Hi,

I have been selected as the Operational Directorate (opsdir) reviewer for this Internet-Draft. 

The Operational Directorate reviews all operational and management-related Internet-Drafts to ensure alignment with operational best practices and that adequate operational considerations are covered.

A complete set of _"Guidelines for Considering Operations and Management in IETF Specifications"_ can be found at https://datatracker.ietf.org/doc/draft-ietf-opsawg-rfc5706bis/.

While these comments are primarily for the Operations and Management Area Directors (Ops ADs), the authors should consider them alongside other feedback received.


- Document: draft-elkhatabi-verifiable-telemetry-ledgers-05

- Reviewer: Joe Clarke

- Review Date: May 27, 2026

- Intended Status: Informational 

 
---

## Summary 

Choose one: **Has Issues**

## General Operational Comments Alignment with RFC 5706bis 

I recommend the authors consider adding a short, consolidated "Operational Considerations" section that gathers and cross-references the operationally relevant text already scattered through the draft.

Per RFC 5706bis, an informational document with this much deployment surface would benefit from an explicit Operational Considerations section.
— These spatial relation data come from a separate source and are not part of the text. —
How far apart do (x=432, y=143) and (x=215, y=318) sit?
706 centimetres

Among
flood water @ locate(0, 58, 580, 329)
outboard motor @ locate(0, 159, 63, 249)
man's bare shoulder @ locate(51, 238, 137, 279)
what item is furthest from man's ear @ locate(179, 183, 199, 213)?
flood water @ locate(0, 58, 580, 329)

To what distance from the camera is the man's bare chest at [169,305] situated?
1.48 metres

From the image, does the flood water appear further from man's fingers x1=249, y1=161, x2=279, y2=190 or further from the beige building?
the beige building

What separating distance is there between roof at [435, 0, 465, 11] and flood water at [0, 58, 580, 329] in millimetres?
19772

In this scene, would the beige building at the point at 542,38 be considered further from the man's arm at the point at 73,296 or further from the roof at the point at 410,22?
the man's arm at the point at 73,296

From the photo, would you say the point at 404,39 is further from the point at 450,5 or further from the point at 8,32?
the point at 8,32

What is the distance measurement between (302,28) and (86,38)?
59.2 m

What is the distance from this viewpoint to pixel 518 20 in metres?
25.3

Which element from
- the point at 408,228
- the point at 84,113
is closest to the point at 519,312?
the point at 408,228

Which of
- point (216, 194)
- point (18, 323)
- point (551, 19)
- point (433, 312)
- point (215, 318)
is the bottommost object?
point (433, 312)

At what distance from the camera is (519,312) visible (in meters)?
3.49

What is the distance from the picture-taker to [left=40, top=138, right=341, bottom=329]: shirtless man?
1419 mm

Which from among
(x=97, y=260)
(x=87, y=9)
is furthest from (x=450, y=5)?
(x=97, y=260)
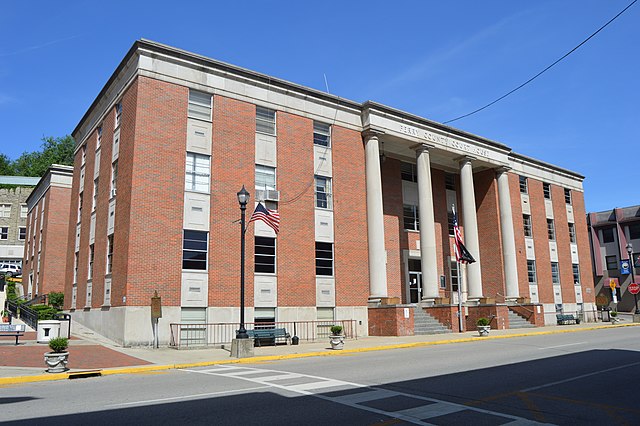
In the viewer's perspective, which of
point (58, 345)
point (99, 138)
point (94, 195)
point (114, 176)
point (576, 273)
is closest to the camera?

I'd suggest a short section (e.g., a new Section 11) that covers:

* Health/fault management: what an operator should monitor (replay-state persistence, AEAD-failure rate, anchoring backlog, calendar reachability, day-artifact write success, OTS upgrade lag).
* Configuration management: enumeration of deployment-tunable parameters (acceptance window, connectivity window, retention period, calendars used, anchoring mode warn/strict, peer-quorum threshold) with recommended defaults where applicable.
* Performance/scaling: expected artifact size relative to record count, OTS submission rate, and effect of multi-calendar submission.
* Verifying correct operation: how an operator (not auditor) sanity checks that the pipeline is healthy.

Additionally, I did find a few "minor" issues that should be shored up to make this ledger more consumable and deployable.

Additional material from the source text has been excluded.